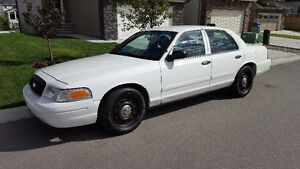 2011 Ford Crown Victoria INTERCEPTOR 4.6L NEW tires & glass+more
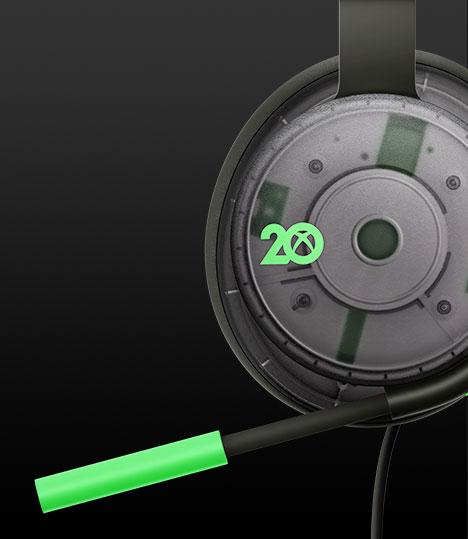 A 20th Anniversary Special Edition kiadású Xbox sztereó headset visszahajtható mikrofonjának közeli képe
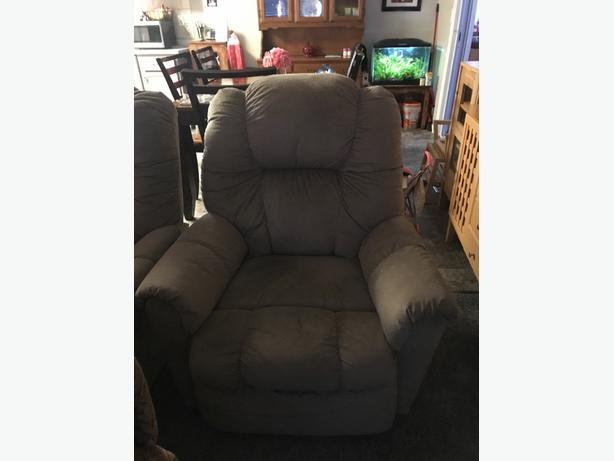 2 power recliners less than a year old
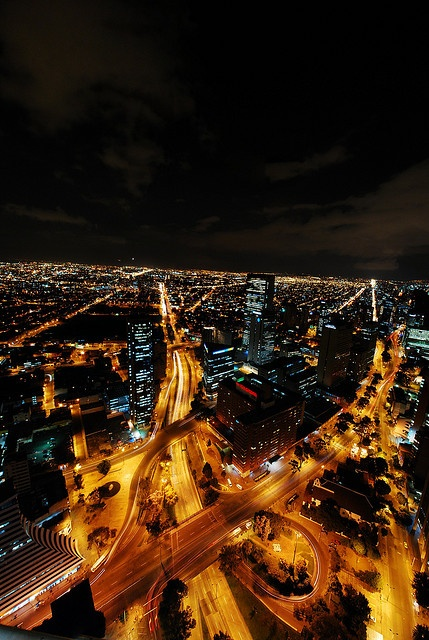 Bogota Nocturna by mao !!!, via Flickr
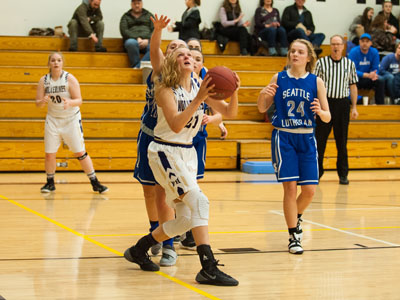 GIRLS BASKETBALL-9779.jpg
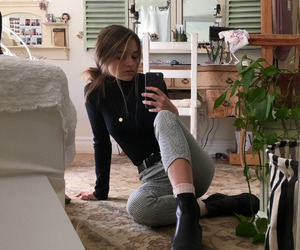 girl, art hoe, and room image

——

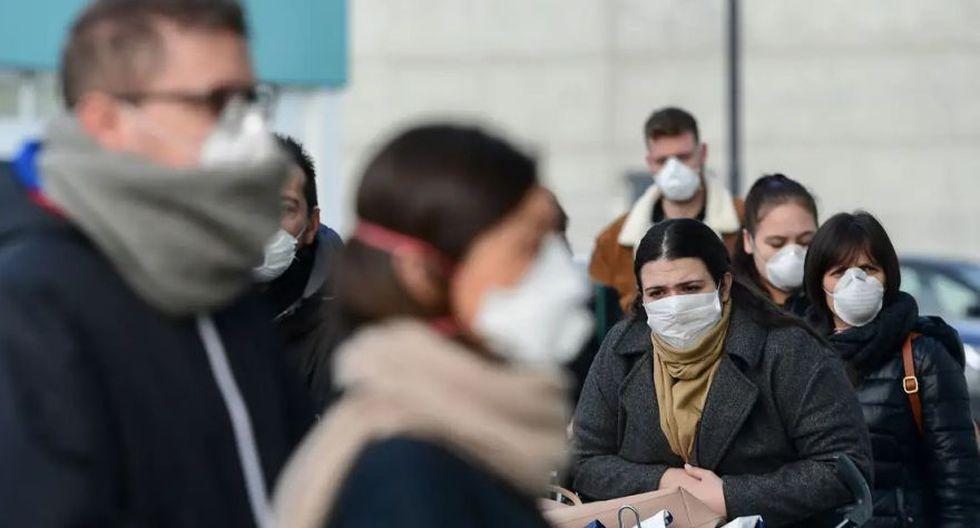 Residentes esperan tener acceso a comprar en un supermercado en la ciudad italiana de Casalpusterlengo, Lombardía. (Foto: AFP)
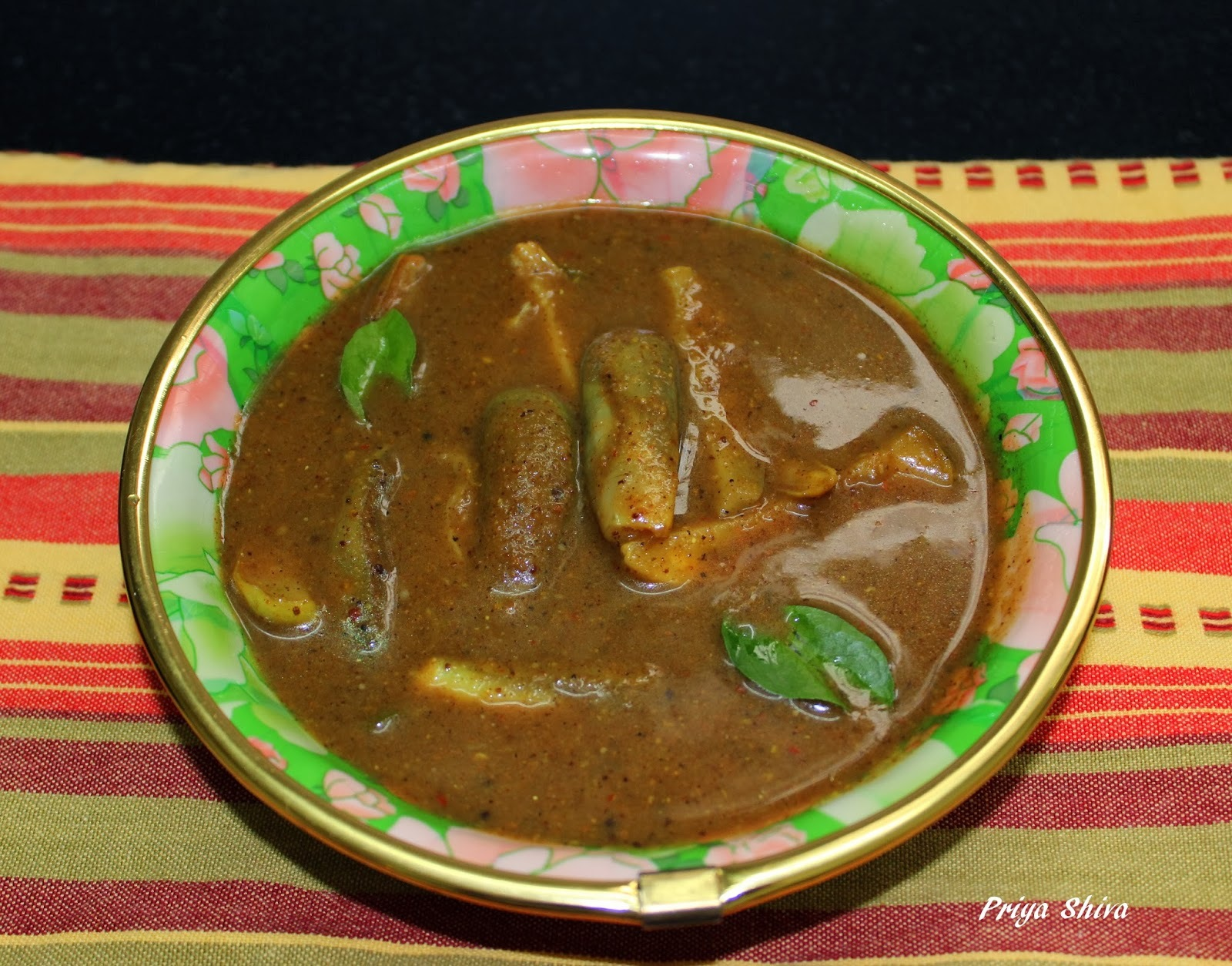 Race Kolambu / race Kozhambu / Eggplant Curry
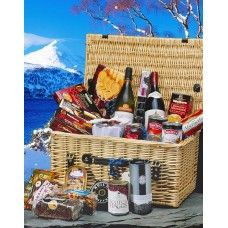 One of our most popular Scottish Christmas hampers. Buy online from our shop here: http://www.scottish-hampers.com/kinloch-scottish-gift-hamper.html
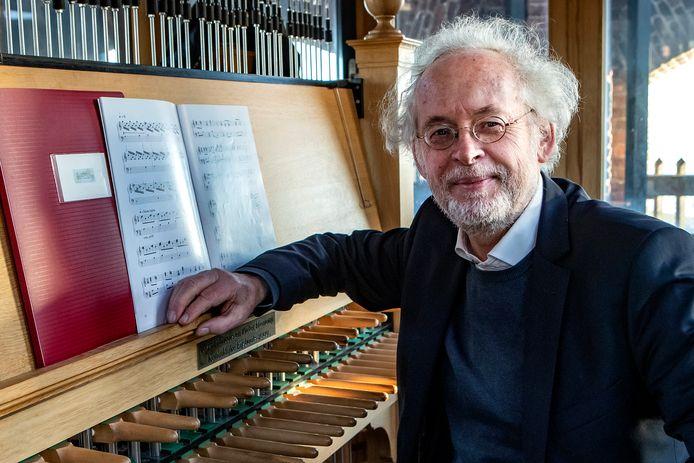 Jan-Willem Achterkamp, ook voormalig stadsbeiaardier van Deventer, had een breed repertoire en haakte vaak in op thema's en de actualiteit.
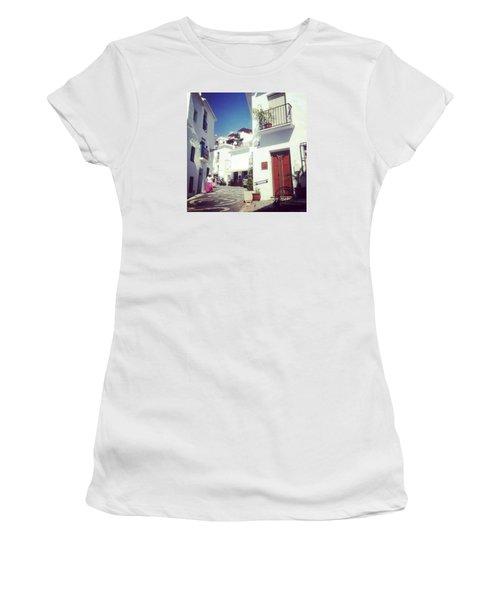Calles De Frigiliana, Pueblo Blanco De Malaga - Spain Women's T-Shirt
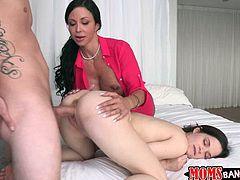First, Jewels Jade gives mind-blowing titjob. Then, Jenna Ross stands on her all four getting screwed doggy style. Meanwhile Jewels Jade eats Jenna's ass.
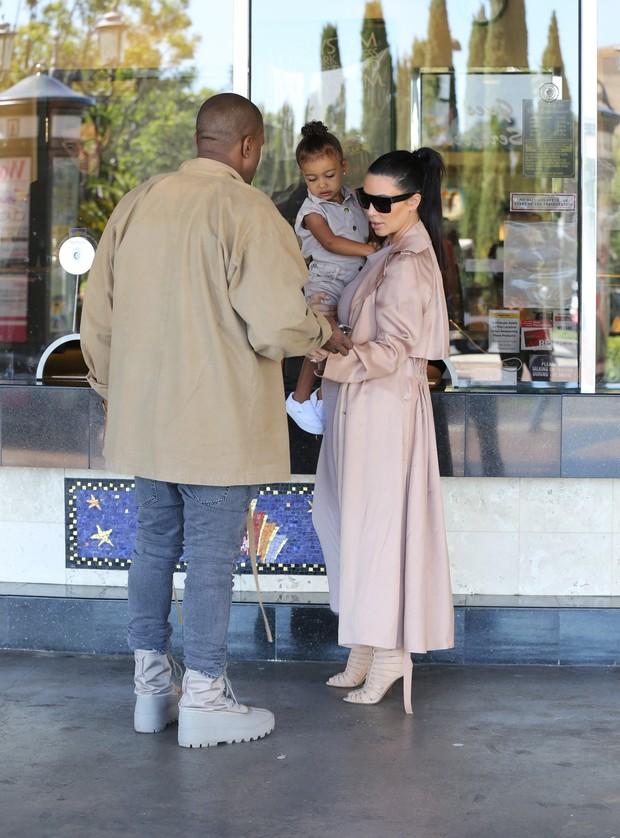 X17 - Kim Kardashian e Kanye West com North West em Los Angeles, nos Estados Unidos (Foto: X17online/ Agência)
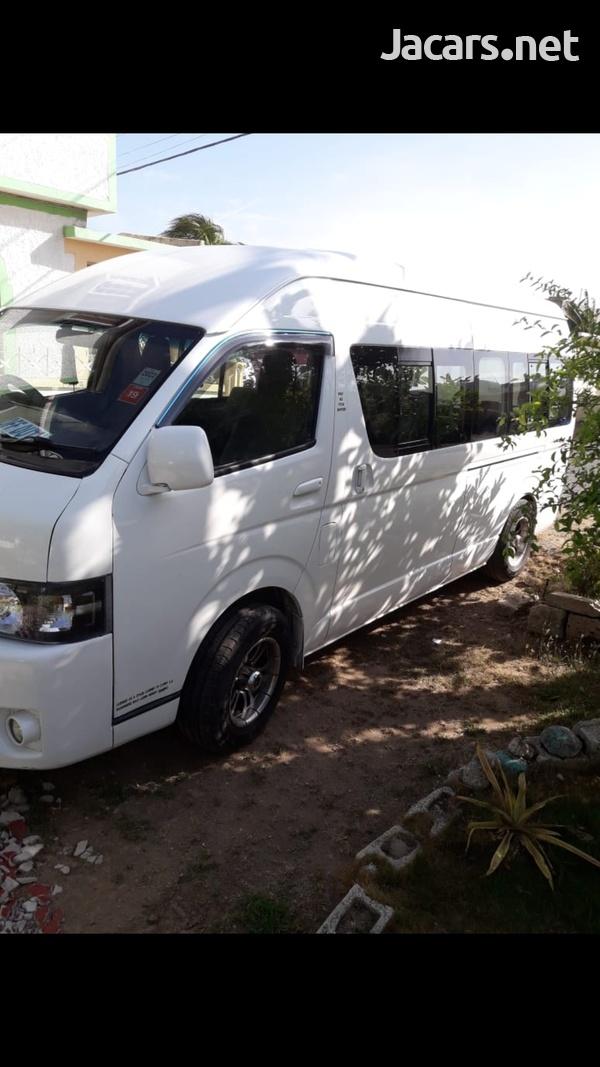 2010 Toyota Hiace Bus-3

——

Work order >>
Above are the records; return the lines in them from the one with "X17 - Kim Kardashian" to the one with "2010 Toyota Hiace Bus-3", inclusive, exactly and without images.

Finished task >>
 X17 - Kim Kardashian e Kanye West com North West em Los Angeles, nos Estados Unidos (Foto: X17online/ Agência)
 2010 Toyota Hiace Bus-3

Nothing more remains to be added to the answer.